* **Tekstfragment**:
= = = =

Het door de Franse legerleiding gedirigeerde gezag in Kleef ontziet Gennep wat aantal soldaten betreft. Maar tijdens de jaren 1759 -1762 blijven Franse legereenheden het stadje ‘bezoeken', raakt de bevolking – zoals heel het land van Kleef- totaal murw en verarmd. Begin 1763 verlaten de Franse troepen het hertogdom bij de vrede op 15 februari 1763. De Pruisen nemen het gezag weer over. De ambtenarentop draagt weer Duitse namen.

Spontaan
Op Pruisisch voorschrift moet de vrede feestelijk gevierd worden. In maart 1763 wordt er in Kleef een galadiner georganiseerd voor een 70 genodigde gasten. De stadsraad van Gennep krijgt opdracht daarvoor 20 kreeften en andere soorten vis te leveren. Elke stad en dorp moet ongedwongen feest vieren en het verslag ervan naar Kleef opzenden!

= = = =

* **Verstrekte gegevens**:

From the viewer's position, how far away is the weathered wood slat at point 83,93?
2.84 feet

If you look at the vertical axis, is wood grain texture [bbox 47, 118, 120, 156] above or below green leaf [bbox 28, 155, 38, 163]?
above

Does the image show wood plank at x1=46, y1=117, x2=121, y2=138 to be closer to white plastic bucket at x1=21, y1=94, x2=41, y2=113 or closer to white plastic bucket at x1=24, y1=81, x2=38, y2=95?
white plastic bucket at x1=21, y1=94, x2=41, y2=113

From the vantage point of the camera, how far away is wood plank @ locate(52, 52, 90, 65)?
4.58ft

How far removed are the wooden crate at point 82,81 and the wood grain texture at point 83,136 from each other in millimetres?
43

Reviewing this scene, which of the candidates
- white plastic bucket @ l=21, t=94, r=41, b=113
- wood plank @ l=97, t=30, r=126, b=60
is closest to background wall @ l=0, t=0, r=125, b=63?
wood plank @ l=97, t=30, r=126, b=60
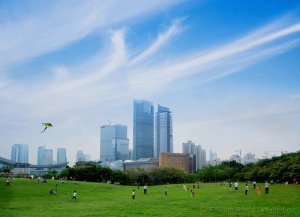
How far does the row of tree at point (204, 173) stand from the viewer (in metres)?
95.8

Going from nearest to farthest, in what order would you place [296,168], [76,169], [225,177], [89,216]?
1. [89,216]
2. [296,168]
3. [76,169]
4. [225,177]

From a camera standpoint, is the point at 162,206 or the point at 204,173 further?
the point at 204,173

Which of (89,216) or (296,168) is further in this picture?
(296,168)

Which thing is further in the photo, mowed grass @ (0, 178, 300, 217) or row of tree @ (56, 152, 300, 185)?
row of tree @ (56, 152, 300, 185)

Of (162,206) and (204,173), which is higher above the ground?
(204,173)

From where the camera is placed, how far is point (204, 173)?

= = = =

* **Uit te voeren opdrachten**:
A – Schrijf uit het tekstfragment over Gennep alles over, vanaf "Het door de" tot en met "weer Duitse namen.".
B – Hoeveel kreeften diende de stadsraad van Gennep volgens het tekstfragment over Gennep te leveren voor het galadiner in Kleef?

* **Resultaten op volgorde**:
A –
Het door de Franse legerleiding gedirigeerde gezag in Kleef ontziet Gennep wat aantal soldaten betreft. Maar tijdens de jaren 1759 -1762 blijven Franse legereenheden het stadje ‘bezoeken', raakt de bevolking – zoals heel het land van Kleef- totaal murw en verarmd. Begin 1763 verlaten de Franse troepen het hertogdom bij de vrede op 15 februari 1763. De Pruisen nemen het gezag weer over. De ambtenarentop draagt weer Duitse namen.

B – 20 kreeften